• _EXERCISE PROMPT_
Identify each line in the rows below that contains the string "knob" with matching case, and copy every such line.
━━━━━ MATERIAL SUPPLIED
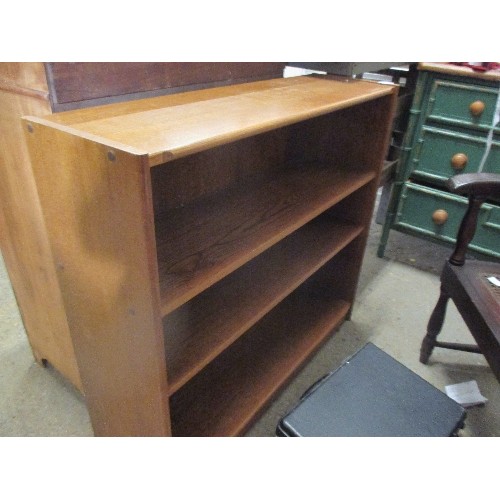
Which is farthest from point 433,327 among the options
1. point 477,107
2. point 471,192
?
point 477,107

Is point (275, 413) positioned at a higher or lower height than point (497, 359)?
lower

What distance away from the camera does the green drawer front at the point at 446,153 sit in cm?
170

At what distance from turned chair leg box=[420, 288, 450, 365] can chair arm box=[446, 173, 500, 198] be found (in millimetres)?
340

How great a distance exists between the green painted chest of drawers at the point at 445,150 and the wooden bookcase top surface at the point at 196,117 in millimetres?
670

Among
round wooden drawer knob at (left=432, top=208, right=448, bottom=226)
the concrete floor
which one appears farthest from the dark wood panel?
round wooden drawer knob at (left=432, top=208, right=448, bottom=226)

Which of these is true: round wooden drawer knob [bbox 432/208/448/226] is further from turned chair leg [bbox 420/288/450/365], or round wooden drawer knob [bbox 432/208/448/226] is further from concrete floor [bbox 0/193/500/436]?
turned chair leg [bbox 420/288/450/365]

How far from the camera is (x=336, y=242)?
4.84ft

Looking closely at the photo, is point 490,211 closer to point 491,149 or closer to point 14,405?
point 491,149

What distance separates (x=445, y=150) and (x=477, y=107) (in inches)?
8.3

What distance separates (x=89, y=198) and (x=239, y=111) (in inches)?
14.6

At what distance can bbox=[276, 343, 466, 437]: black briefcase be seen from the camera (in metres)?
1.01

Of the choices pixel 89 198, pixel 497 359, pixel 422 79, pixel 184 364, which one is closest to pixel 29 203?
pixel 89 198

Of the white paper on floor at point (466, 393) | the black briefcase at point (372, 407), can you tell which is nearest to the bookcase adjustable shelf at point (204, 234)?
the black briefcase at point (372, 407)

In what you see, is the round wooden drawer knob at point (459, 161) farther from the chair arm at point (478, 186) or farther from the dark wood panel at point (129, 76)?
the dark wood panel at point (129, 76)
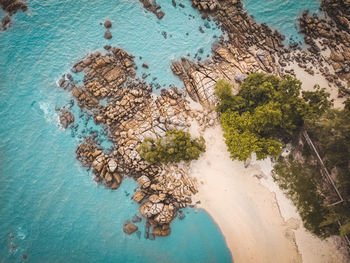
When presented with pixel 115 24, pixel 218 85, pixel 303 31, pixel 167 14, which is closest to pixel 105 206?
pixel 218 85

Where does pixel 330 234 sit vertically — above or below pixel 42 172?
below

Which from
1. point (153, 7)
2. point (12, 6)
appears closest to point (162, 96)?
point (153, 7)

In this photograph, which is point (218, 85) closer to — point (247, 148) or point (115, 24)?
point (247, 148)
━━━━━━━━━━
━━━━━ MATERIAL SUPPLIED
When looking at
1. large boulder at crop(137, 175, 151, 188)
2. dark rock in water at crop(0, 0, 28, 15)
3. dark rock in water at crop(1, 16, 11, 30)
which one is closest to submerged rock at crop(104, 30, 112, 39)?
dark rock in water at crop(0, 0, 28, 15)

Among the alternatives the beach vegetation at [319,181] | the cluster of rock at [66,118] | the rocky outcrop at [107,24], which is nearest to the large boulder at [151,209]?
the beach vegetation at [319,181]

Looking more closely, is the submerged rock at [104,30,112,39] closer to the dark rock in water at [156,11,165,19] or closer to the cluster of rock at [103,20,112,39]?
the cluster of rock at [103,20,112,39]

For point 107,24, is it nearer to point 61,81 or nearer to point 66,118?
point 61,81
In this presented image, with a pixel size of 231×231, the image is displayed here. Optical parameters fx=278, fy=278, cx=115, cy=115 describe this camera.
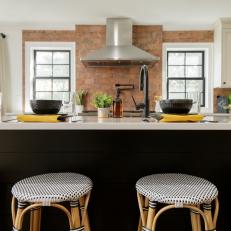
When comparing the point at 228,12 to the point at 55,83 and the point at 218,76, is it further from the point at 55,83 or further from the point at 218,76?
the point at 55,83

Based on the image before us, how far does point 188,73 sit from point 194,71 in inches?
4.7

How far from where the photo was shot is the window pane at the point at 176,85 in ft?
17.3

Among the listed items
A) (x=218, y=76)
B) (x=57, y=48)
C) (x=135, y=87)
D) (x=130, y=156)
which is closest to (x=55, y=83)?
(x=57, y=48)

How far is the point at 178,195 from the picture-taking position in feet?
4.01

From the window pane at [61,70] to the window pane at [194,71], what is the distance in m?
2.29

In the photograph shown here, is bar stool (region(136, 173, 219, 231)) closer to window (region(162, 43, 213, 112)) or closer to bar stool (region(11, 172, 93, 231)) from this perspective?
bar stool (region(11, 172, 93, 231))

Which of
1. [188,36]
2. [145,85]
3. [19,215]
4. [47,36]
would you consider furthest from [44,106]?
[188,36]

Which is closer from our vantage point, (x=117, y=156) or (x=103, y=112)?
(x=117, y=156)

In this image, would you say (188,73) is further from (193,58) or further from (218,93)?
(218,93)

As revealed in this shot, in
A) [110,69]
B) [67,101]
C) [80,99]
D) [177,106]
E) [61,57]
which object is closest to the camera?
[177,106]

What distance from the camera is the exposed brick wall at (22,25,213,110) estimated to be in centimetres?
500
━━━━━━━━━━
━━━━━ MATERIAL SUPPLIED
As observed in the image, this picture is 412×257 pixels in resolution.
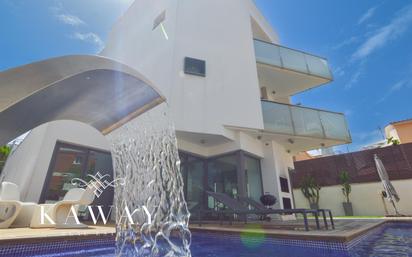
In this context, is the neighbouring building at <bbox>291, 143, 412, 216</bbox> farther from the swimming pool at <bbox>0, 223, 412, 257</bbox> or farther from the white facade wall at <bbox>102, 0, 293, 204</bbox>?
━━━━━━━━━━
• _ANSWER TO THE EXERCISE_
round wooden drawer knob at (left=432, top=208, right=448, bottom=226)
round wooden drawer knob at (left=432, top=208, right=448, bottom=226)
Which of these is true: round wooden drawer knob [bbox 432/208/448/226] is further from turned chair leg [bbox 420/288/450/365], or round wooden drawer knob [bbox 432/208/448/226] is further from concrete floor [bbox 0/193/500/436]?
In what you see, is the round wooden drawer knob at point (459, 161) farther from the chair arm at point (478, 186) or farther from the dark wood panel at point (129, 76)?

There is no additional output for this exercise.